» **Task requirements**:
Pick out each line below that contains the word "nearest" and copy those lines. Case counts.
[Start Input]
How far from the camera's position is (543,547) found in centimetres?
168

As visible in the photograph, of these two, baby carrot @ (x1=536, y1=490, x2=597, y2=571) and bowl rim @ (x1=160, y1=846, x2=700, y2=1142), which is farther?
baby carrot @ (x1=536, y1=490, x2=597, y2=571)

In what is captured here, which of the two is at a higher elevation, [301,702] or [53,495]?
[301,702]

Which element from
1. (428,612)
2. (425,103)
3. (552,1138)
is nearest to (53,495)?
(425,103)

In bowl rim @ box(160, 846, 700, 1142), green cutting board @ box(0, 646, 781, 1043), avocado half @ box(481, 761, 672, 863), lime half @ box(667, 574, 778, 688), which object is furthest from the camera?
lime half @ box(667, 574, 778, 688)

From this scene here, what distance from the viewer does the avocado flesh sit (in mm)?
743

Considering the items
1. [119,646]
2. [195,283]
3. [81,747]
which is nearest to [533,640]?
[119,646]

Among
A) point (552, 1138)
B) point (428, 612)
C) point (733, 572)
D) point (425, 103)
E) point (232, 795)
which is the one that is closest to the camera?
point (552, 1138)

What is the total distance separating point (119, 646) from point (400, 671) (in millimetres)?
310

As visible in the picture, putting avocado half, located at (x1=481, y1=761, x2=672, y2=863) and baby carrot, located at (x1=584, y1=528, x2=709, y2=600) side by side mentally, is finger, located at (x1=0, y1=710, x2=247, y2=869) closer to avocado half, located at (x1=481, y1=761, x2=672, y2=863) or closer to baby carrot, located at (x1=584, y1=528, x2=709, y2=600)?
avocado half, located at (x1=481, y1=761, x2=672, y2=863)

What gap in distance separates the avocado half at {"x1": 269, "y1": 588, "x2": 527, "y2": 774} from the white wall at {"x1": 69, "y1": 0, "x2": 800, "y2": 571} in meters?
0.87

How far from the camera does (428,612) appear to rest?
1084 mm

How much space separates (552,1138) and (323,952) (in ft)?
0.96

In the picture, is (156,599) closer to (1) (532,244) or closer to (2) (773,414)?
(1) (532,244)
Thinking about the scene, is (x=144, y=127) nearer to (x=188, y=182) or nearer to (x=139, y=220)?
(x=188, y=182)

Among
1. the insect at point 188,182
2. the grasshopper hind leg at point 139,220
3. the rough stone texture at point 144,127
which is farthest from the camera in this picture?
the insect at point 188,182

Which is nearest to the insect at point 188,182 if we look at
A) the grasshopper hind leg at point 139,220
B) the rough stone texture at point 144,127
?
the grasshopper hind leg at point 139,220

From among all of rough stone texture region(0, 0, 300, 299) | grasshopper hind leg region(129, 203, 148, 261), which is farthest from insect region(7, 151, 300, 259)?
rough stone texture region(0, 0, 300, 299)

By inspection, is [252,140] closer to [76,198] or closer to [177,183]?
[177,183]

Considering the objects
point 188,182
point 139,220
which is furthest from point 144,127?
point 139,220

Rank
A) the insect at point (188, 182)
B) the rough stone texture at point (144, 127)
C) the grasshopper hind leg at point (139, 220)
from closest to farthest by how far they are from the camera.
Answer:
[End Input]
[Start Input]
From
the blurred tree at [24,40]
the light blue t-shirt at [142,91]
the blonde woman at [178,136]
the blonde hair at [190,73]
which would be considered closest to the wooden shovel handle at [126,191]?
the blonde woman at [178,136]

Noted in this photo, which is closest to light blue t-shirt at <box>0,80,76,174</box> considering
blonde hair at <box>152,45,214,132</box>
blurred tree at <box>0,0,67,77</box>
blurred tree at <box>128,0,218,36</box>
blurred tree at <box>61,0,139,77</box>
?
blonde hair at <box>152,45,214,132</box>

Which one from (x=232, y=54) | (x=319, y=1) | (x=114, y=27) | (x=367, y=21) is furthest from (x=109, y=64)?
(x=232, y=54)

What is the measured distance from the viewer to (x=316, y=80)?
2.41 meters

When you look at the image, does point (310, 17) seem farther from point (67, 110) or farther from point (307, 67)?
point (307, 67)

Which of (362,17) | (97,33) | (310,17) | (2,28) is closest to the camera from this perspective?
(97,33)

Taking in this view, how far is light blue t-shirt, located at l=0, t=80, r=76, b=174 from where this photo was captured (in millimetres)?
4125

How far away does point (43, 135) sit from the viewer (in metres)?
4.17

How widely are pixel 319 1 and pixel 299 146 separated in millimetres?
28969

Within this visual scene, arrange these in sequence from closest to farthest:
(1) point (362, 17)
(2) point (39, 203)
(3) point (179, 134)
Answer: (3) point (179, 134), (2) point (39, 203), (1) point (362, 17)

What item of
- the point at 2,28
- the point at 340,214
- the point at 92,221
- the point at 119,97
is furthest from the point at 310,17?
[End Input]
» **Response to this task**:
is nearest to (53,495)?
which is nearest to [533,640]?
Which is nearest to the insect at point 188,182 if we look at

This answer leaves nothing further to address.